BOOKS IN ORWELL'S LIBRARY
To Orwell Today,
I'm a graduate student at the University of Alberta and am curious to know if there is a list of books that were in Orwell's library at the time of his death? I am writing a paper on his influences and sources he may have used or drawn on during his career.
Thank you for any information you can give me.
I don't know if such a list exists. I haven't come across any mention of one so far. I know, from his own account, that Orwell had around 900 books in his library. See his 1946 essay BOOKS VS CIGARETTES
Above is a photo of Orwell in front of bookshelves in the flat on Canonbury Square where he wrote that essay (he made some bookshelves himself out of cherry wood he painted white and which sagged in the middle). I've been to that very flat. See 27B CANONBURY SQUARE
In 1944 Orwell's flat in London was bombed (the one at Mortimer Crescent from which he moved temporarily to a friend's empty flat nearby) and many of his books - including the finished manuscript of ANIMAL FARM - were buried under a pile of rubble. There's an anecdote that the publishers who Orwell sent it to (all of whom turned ANIMAL FARM down) wondered about the wear and tear on the cover. There's also an anecdote of Orwell going back and forth on his lunch break (working as an editor at "Tribune" at the time) pushing a wheel-barrow full of books between the bombed out flat and his new one. See ALONG CAME THE DOODLEBUG and ORWELL TRIBUTE TO TRIBUNE and ORWELL'S PUBLISHING PROBLEMS
One book I know for sure that was in Orwell's library at the time of his death (although only in manuscript form) was his own NINETEEN EIGHTY-FOUR.
At the time of his death Orwell had been in hospital for one year, but prior to that he was living in a house on an island in the Scottish Hebrides and all his books were there.
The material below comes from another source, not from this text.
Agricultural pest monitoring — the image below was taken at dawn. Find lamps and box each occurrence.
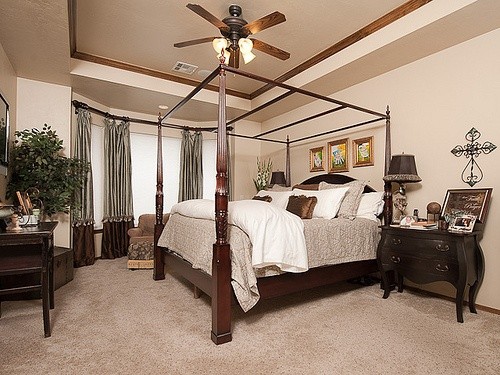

See JOURNEY TO ORWELL'S JURA and VISITING ORWELL'S BARNHILL
His wife, Sonia, went to Jura in February 1950 - a month after he died - to sort out his possessions at the Barnhill house. At that time - godcidently - she found the working manuscript for "1984" in his bedroom, from which he had typed the final copy. I say 'godcidently' because it is the only draft manuscript of Orwell's in existence. The only reason he didn't throw it away after typing the final copy was because he left Barnhill in a medical emergency, having collapsed from exhaustion after typing "1984" himself and mailing the original and two carbon copies to his publisher and agent. See ORWELL'S TYPEWRITER MY GRANDFATHER'S and ORWELL'S TYPEWRITER A REMINGTON
One of the greatest thrills of my life was coming across a copy of an exact replica of THE MANUSCRIPT OF 1984 - in his own handwriting and typewriting - and adding it to my own Orwell library. See BOOKS ABOUT ORWELL and BOOKS BY ORWELL.
Throughout his life Orwell was an avid reader and writer (an author and a journalist) and read thousands of books for pleasure, to increase his knowledge and also in the line of duty as a book reviewer. The four-volume THE COLLECTED ESSAYS, JOURNALISM AND LETTERS OF GEORGE ORWELL (including all his AS I PLEASE columns for "Tribune") contain his comments on many of the authors and books that influenced him.
I'm sorry not to be specific about books in Orwell's library, but it would be hard to make a choice as to what to mention or not mention. I could rhyme off dozens that I know would be there (and I recognize concepts from many that I've read in much of his writing) but perhaps you could decide for yourself by going to Orwell himself - through his 4-volume compilation (the 1st of which is scanned above) - for your source.
All the best,
PS - Also you could search for articles on my website linked off the Home Page and under the Essays and Commentary section which include excerpts from some reviews and articles Orwell wrote on authors and books that influenced him. For example, Jonathan Swift - especially GULLIVER'S TRAVELS - was a literary and political influence on Orwell about which he said: "I believe Gulliver's Travels has meant more to me than any other book ever written. I can't remember when I first read it, I must have been eight years old at the most, and it's lived with me ever since so that I suppose a year has never passed without my re-reading at least part of it."